> [WHAT THIS TASK INVOLVES] Copy every line of the listing below with no changes at all.

> [Dataset excerpts]
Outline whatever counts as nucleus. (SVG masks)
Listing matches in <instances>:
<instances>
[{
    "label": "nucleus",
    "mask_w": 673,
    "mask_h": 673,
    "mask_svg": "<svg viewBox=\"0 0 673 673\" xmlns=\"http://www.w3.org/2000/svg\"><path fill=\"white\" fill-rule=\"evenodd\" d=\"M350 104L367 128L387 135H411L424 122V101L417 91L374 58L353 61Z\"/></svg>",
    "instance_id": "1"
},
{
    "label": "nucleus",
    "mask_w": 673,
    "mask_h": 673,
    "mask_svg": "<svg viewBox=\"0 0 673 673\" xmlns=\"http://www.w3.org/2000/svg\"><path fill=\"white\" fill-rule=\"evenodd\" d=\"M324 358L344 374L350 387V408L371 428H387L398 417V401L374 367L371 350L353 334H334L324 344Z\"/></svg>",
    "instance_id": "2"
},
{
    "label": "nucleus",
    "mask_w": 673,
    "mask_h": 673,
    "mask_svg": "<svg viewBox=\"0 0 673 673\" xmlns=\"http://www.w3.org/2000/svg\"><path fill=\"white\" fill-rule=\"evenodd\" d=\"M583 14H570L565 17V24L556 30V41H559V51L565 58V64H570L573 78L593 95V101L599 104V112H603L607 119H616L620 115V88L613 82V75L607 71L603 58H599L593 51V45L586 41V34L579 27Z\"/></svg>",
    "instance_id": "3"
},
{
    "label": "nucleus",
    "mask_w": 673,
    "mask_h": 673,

> [EXERCISE RESPONSE]
Outline whatever counts as nucleus. (SVG masks)
Listing matches in <instances>:
<instances>
[{
    "label": "nucleus",
    "mask_w": 673,
    "mask_h": 673,
    "mask_svg": "<svg viewBox=\"0 0 673 673\" xmlns=\"http://www.w3.org/2000/svg\"><path fill=\"white\" fill-rule=\"evenodd\" d=\"M350 104L367 128L387 135H411L424 122V101L417 91L374 58L353 61Z\"/></svg>",
    "instance_id": "1"
},
{
    "label": "nucleus",
    "mask_w": 673,
    "mask_h": 673,
    "mask_svg": "<svg viewBox=\"0 0 673 673\" xmlns=\"http://www.w3.org/2000/svg\"><path fill=\"white\" fill-rule=\"evenodd\" d=\"M324 358L344 374L350 387V408L371 428H387L398 417V401L374 367L371 350L353 334H334L324 344Z\"/></svg>",
    "instance_id": "2"
},
{
    "label": "nucleus",
    "mask_w": 673,
    "mask_h": 673,
    "mask_svg": "<svg viewBox=\"0 0 673 673\" xmlns=\"http://www.w3.org/2000/svg\"><path fill=\"white\" fill-rule=\"evenodd\" d=\"M583 14H570L565 17V24L556 30V41H559V51L565 58V64H570L573 78L593 95V101L599 104V112H603L607 119H616L620 115V88L613 82V75L607 71L603 58H599L593 51V45L586 41V34L579 27Z\"/></svg>",
    "instance_id": "3"
},
{
    "label": "nucleus",
    "mask_w": 673,
    "mask_h": 673,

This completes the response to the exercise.